Optimization Impact When to Use
Quantization (INT4) 2× memory reduction Always, unless quality is critical
Continuous batching 10–50× throughput High-concurrency serving (vLLM does this automatically)
Prompt caching 5–10× latency reduction Long, repeated system prompts
Speculative decoding 2–3× latency reduction High-volume serving with a draft model
Tensor parallelism Linear GPU scaling Multi-GPU setups
Flash Attention 2 2–4× memory reduction All transformers (automatic in vLLM)

Troubleshooting

Out of memory (CUDA OOM)

  • Reduce --max-model-len (shorter context window)
  • Lower --gpu-memory-utilization (default 0.90 → try 0.80)
  • Use quantization (AWQ or GGUF Q4)
  • Use tensor parallelism across multiple GPUs

Slow throughput (< 20 tokens/sec on 8B model)

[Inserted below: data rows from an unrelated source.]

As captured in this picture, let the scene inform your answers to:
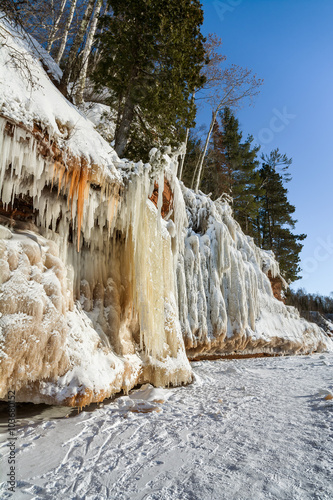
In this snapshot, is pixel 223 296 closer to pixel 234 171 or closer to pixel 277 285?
pixel 277 285

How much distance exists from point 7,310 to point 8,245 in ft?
2.64

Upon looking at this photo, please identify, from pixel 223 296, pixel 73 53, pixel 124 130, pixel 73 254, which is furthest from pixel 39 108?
pixel 223 296

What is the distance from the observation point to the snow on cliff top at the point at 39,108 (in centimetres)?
335

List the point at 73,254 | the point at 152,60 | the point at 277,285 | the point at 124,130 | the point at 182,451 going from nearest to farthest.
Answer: the point at 182,451, the point at 73,254, the point at 124,130, the point at 152,60, the point at 277,285

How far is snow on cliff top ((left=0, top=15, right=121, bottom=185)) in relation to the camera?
335 cm

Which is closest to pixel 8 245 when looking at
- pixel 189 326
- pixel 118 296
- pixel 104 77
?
pixel 118 296

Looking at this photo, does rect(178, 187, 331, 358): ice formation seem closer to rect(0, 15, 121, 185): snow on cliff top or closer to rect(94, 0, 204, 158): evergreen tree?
rect(94, 0, 204, 158): evergreen tree

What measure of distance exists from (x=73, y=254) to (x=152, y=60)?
17.7ft

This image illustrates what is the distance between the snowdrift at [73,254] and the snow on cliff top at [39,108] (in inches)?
0.7

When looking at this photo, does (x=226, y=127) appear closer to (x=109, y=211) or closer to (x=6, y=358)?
(x=109, y=211)

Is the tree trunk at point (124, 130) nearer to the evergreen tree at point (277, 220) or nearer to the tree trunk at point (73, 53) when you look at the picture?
the tree trunk at point (73, 53)

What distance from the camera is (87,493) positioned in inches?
75.4

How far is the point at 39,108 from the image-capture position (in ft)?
12.1

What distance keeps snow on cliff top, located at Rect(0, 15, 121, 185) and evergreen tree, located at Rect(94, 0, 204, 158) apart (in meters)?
2.22
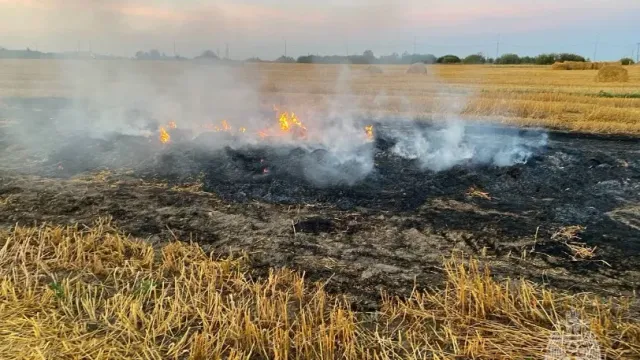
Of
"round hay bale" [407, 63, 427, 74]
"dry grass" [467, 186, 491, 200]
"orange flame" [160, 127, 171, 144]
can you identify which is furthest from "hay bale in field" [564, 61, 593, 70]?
"orange flame" [160, 127, 171, 144]

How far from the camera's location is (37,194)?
8.44 meters

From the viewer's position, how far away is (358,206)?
25.3 feet

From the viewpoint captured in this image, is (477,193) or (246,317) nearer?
(246,317)

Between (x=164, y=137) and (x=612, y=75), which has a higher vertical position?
(x=612, y=75)

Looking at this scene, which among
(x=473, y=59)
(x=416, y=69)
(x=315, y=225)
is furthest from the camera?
(x=473, y=59)

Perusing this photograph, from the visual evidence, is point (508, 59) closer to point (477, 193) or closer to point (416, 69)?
point (416, 69)

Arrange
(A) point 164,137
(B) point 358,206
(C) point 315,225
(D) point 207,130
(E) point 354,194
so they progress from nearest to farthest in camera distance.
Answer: (C) point 315,225
(B) point 358,206
(E) point 354,194
(A) point 164,137
(D) point 207,130

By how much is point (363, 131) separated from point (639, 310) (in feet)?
27.6

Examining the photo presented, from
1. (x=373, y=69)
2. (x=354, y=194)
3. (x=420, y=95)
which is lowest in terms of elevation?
(x=354, y=194)

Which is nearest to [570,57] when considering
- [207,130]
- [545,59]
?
[545,59]

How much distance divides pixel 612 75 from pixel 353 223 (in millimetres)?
29399

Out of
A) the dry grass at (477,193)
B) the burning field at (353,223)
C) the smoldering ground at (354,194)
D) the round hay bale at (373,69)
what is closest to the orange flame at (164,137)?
the burning field at (353,223)

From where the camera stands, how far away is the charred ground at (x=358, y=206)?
5535 mm

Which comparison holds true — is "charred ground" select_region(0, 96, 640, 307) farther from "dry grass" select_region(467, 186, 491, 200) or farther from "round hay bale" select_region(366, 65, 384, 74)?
"round hay bale" select_region(366, 65, 384, 74)
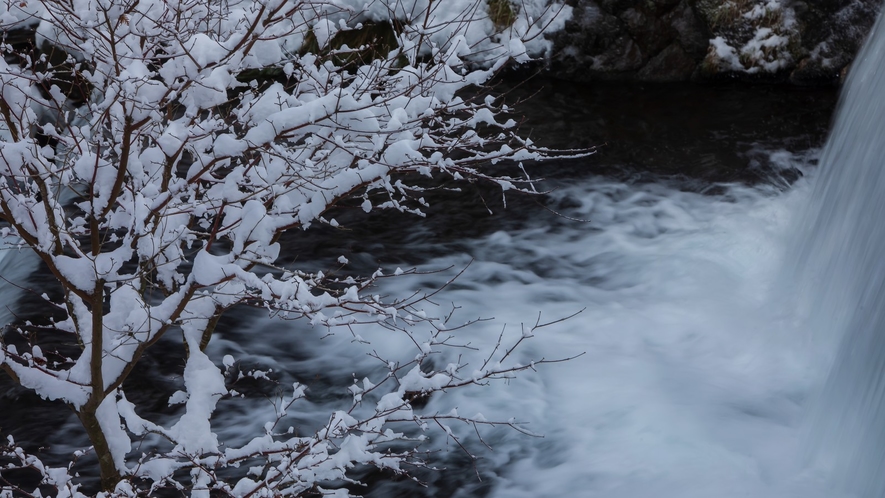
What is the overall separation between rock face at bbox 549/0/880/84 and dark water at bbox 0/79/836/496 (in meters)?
0.26

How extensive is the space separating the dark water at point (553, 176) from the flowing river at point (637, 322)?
2cm

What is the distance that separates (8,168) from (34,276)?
14.0 feet

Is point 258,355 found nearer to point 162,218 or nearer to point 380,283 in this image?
point 380,283

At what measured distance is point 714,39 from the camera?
998 centimetres

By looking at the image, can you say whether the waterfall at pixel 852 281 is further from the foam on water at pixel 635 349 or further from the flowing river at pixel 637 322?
the foam on water at pixel 635 349

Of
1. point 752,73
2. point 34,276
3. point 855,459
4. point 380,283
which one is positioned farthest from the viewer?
point 752,73

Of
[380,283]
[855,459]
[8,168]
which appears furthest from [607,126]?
[8,168]

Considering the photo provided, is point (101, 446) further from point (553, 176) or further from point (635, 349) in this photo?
point (553, 176)

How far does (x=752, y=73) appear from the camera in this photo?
10070 millimetres

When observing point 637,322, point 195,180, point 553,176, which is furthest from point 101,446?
point 553,176

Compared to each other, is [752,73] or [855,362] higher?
[752,73]

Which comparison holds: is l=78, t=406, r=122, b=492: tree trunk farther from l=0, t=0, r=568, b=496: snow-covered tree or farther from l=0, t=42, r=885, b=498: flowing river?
l=0, t=42, r=885, b=498: flowing river

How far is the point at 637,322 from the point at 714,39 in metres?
5.49

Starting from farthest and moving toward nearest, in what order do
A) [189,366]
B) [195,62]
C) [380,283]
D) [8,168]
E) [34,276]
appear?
[380,283], [34,276], [189,366], [8,168], [195,62]
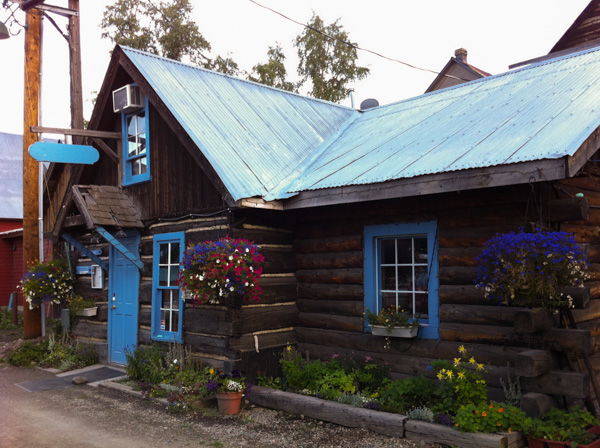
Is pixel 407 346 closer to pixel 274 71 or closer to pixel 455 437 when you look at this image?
pixel 455 437

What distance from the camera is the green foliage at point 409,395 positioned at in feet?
22.5

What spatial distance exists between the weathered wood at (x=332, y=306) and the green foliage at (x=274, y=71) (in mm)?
20634

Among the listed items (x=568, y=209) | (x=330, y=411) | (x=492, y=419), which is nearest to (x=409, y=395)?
(x=330, y=411)

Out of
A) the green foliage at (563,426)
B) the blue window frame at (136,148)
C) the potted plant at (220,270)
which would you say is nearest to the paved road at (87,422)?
the potted plant at (220,270)

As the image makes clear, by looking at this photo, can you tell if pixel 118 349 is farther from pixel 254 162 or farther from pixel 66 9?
pixel 66 9

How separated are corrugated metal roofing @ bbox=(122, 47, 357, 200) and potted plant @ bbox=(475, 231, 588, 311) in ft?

  • Enable Flash Attention (automatic in recent vLLM)
  • Increase batch size for offline processing
  • Check GPU utilization — should be > 80%

Responses are truncated

  • Increase --max-model-len (but this increases memory)
  • Increase max_tokens in your API call

FAQ

vLLM vs llama.cpp — which should I use? vLLM: production serving with high concurrency on GPU. llama.cpp: local development, CPU inference, no server needed.

What GPU do I need for 8B models? At INT4 quantization: 8B model fits on an RTX 3080 (10GB) or RTX 4090 (24GB). For full BF16 precision: RTX 4090 (24GB) is the minimum.